3. Een aantal essentiële aspecten van het zorgsysteem met betrekking tot de
    stralingshygiëne was bij enkele kleine bedrijven niet op orde.

Gezien de resultaten van de proactieve èn reactieve controles is er alle reden om de
inspectiedruk bij de bedrijven, zowel bij de ‘grote’ als bij de kleinere, te handhaven.
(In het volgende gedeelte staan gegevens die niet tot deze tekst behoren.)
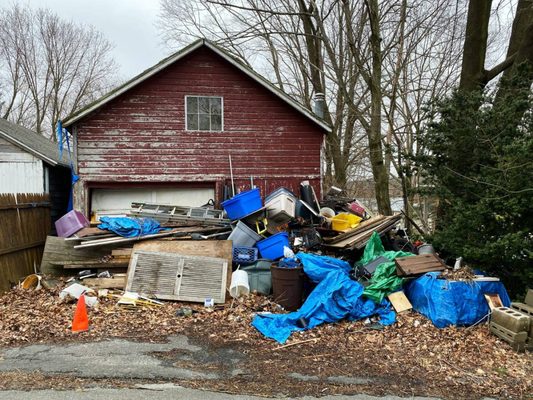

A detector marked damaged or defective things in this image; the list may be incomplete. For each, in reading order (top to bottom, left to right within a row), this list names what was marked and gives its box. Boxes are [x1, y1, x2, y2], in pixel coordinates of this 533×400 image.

broken wood pallet [392, 255, 446, 276]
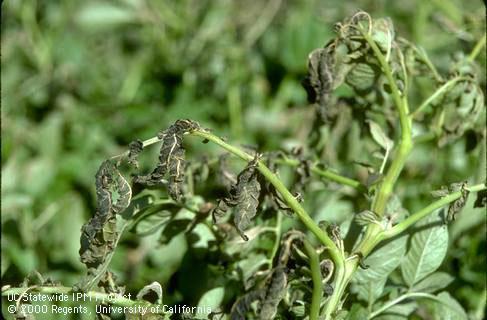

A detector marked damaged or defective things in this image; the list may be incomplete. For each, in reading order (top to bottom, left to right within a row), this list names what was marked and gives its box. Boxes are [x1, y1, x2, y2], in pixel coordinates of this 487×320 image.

frost-damaged foliage [77, 160, 132, 290]
frost-damaged foliage [133, 119, 200, 201]
frost-damaged foliage [213, 155, 262, 240]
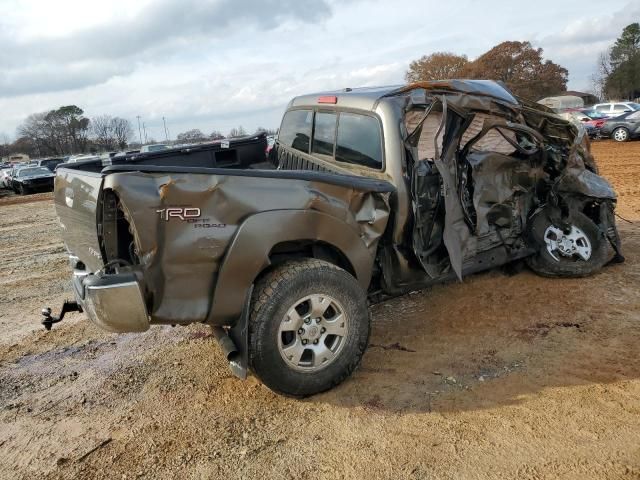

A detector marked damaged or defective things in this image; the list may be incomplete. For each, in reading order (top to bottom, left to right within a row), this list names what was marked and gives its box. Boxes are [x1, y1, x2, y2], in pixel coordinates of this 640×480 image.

severely damaged truck [48, 80, 620, 396]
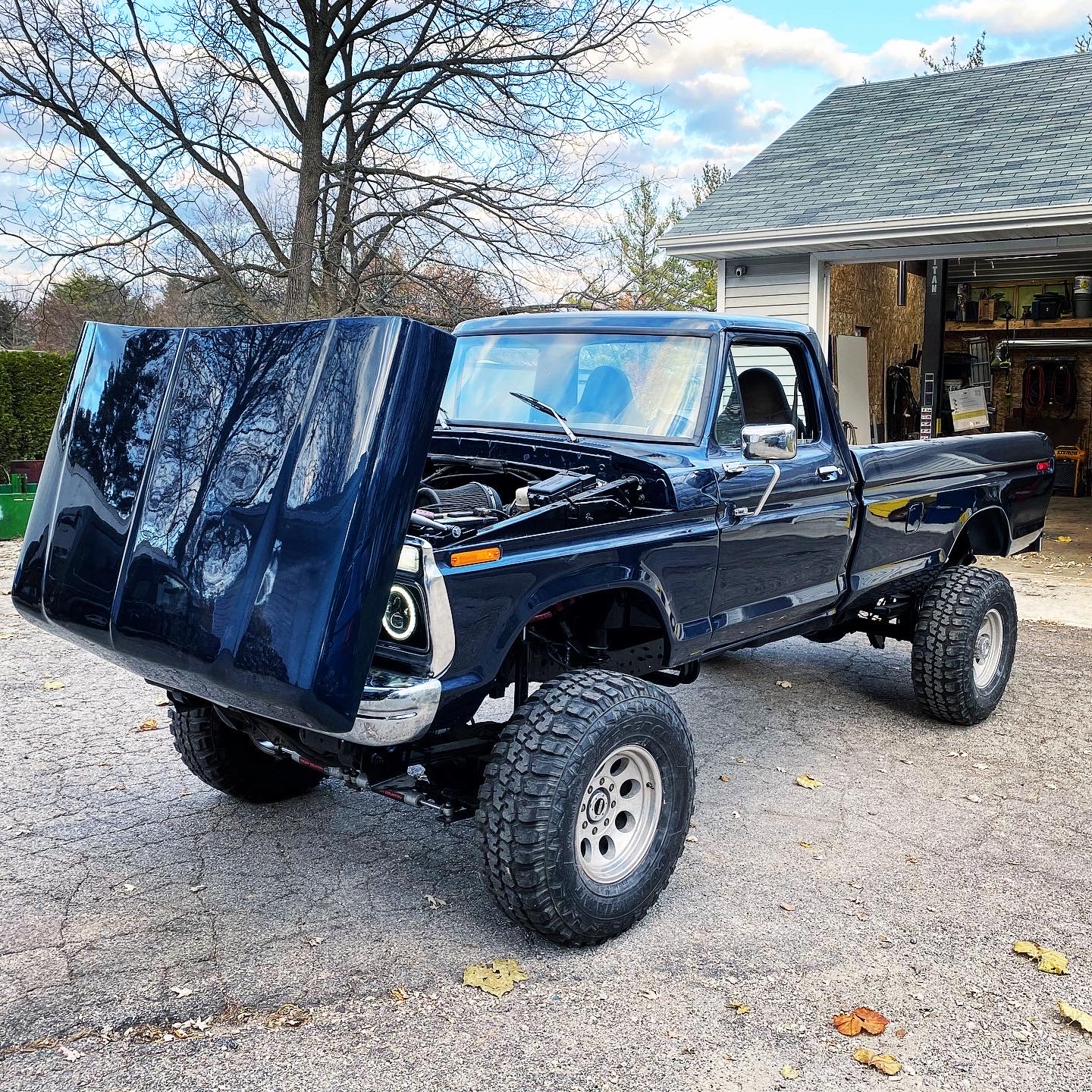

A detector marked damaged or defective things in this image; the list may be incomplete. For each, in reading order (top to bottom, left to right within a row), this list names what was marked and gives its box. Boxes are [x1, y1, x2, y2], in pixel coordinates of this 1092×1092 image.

cracked pavement [0, 539, 1087, 1092]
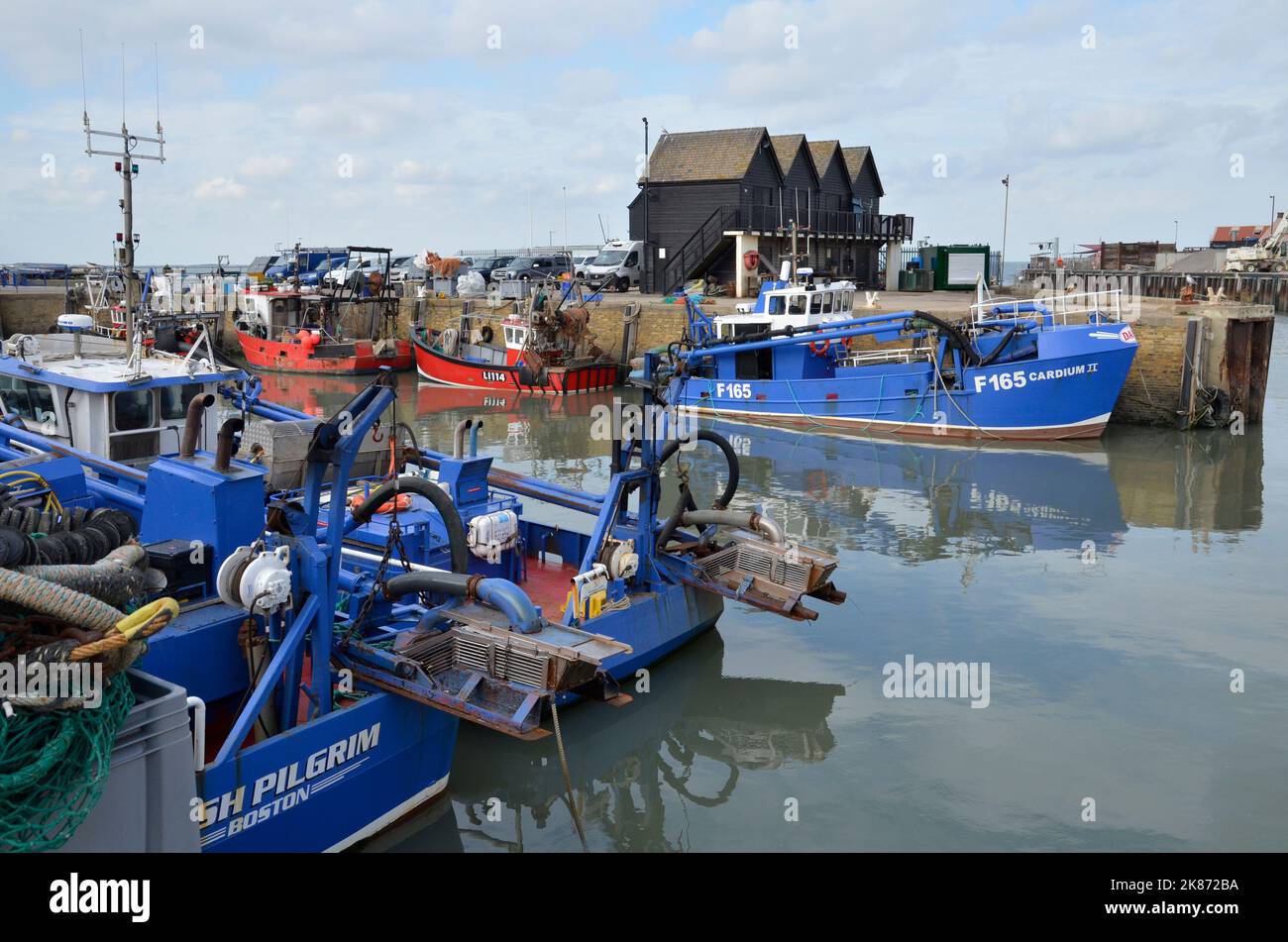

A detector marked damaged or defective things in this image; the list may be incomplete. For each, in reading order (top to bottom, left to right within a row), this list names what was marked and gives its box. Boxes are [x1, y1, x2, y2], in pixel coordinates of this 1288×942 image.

rusty pipe [180, 393, 215, 461]
rusty pipe [213, 416, 243, 471]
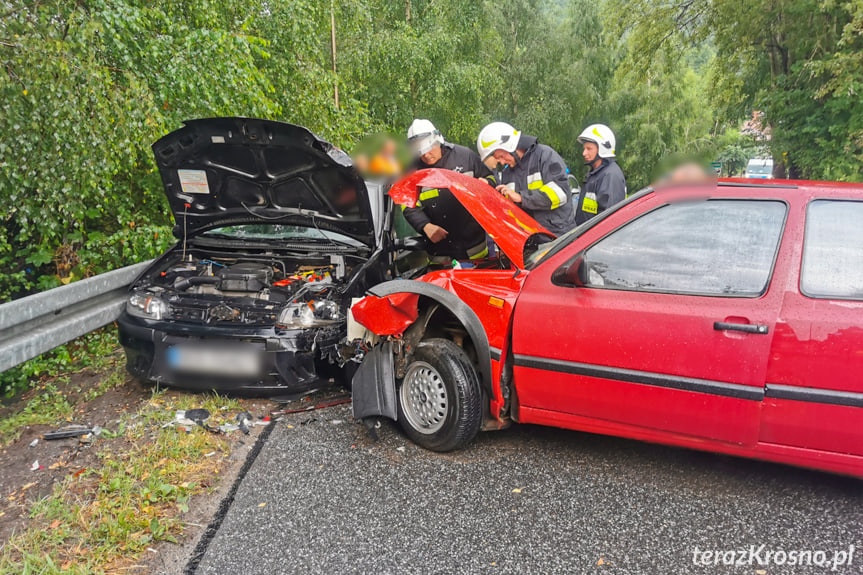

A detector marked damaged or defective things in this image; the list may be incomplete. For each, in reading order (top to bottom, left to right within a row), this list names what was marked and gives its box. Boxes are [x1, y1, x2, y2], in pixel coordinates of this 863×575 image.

crumpled red hood [390, 168, 552, 268]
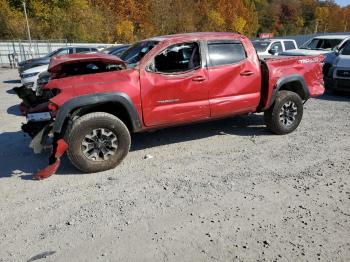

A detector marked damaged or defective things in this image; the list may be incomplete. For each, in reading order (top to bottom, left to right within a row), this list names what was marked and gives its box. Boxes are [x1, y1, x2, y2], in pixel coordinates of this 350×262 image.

broken windshield [119, 40, 159, 67]
damaged red truck [15, 32, 324, 179]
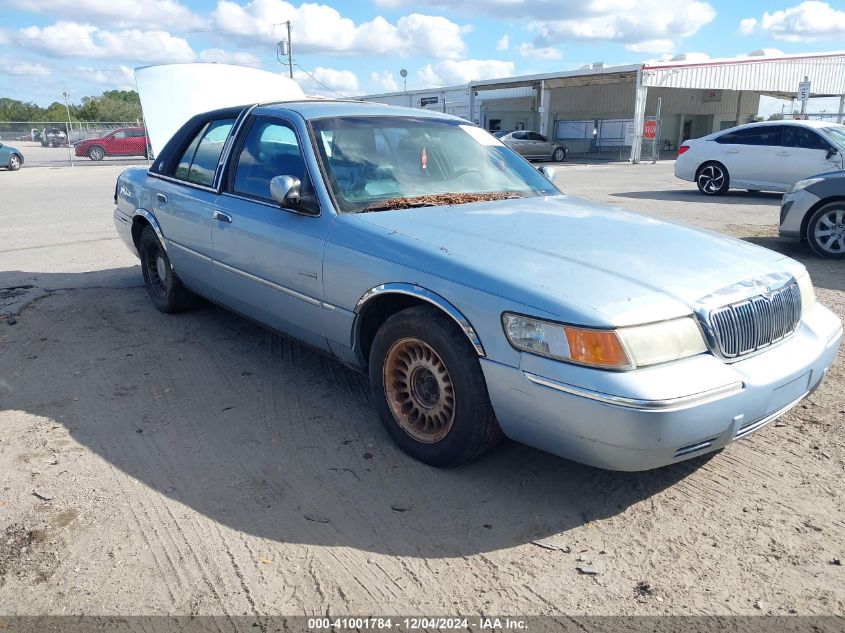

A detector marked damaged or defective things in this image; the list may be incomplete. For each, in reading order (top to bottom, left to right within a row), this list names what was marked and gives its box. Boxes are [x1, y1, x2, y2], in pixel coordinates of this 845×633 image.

rusty wheel [386, 336, 458, 444]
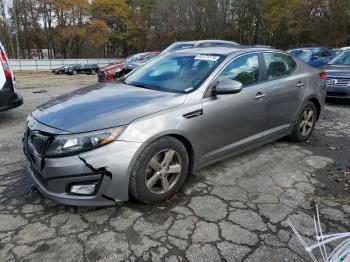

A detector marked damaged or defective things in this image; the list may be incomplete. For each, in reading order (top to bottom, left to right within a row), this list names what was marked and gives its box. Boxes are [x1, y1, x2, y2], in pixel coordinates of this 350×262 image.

damaged front bumper [23, 119, 144, 207]
cracked bumper [24, 140, 144, 206]
cracked asphalt [0, 72, 348, 262]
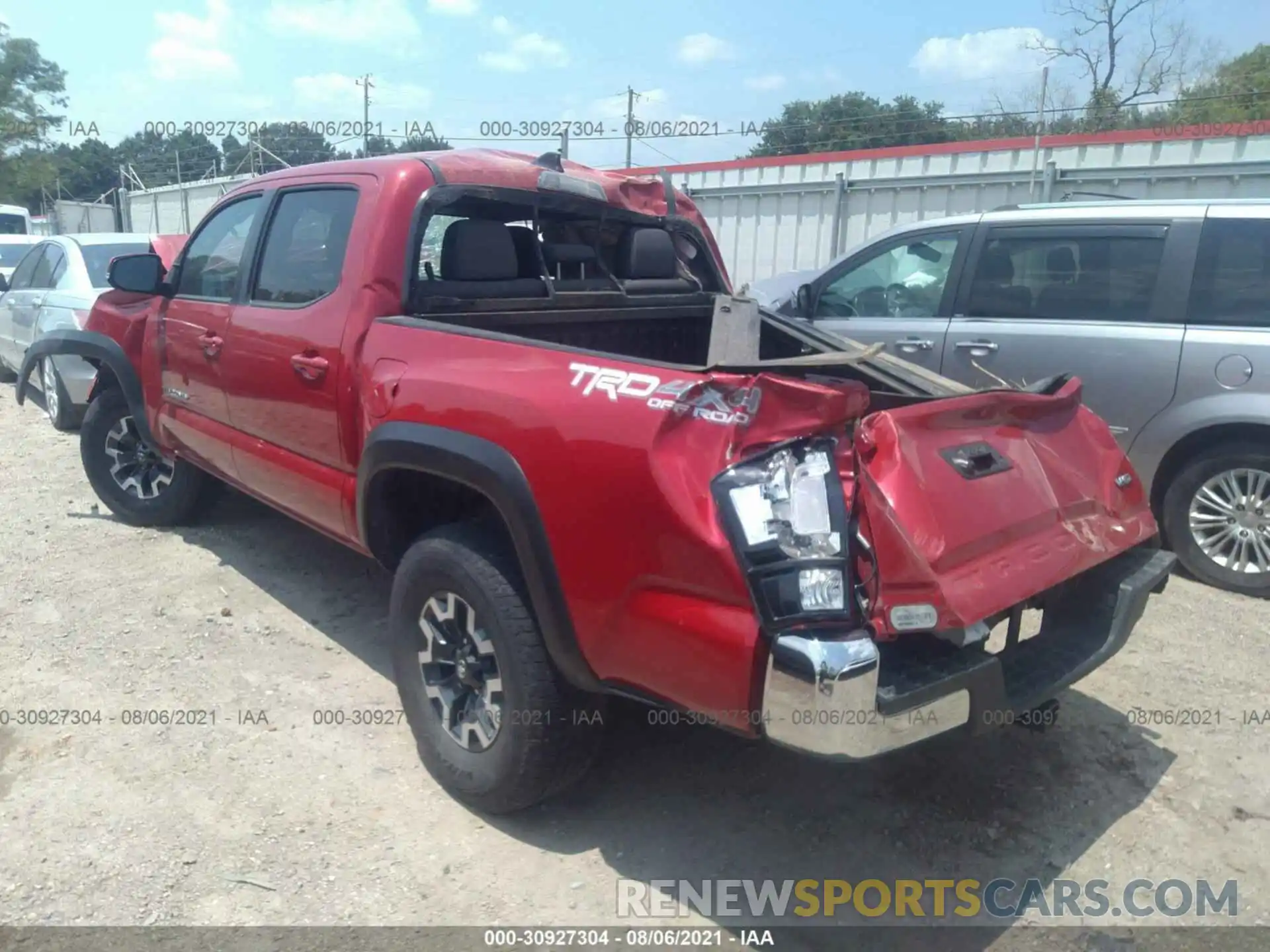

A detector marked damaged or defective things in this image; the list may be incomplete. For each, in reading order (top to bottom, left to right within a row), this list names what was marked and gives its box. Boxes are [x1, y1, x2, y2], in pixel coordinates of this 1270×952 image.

crushed rear bumper [757, 542, 1175, 756]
Daarbij kunnen de huidige werkafspraken tussen de VROM-Inspectie en de
Arbeidsinspectie worden voortgezet, waardoor de inspectiedruk beter over de
bedrijven kan worden verspreid. Met de Inspectie Verkeer & Waterstaat kunnen
soortgelijke afspraken gemaakt worden. Daarnaast verdient het de aanbeveling om,
naast de gebruikelijke sanctie-instrumenten, andere interventies in te zetten teneinde
de naleving van wet- en regelgeving door de bedrijven te bevorderen. Hiermee is
door middel van compliance assistance bij de individuele bedrijven en met het
instellen van een overleg tussen de overheidsvertegenwoordigers en de branche al
een eerste aanzet gegeven. Daarnaast dient er efficiënter geïnspecteerd te kunnen
worden. Daartoe moeten de inspectiediensten tijdig beschikken over de planning van
de werkzaamheden op locaties bij derden. Tot slot verdient het de aanbeveling om
niet of slecht uitvoerbare en/of handhaafbare voorschriften uit de vergunningen van
de bedrijven en uit regelgeving op basis van de Kernenergiewet aan te passen.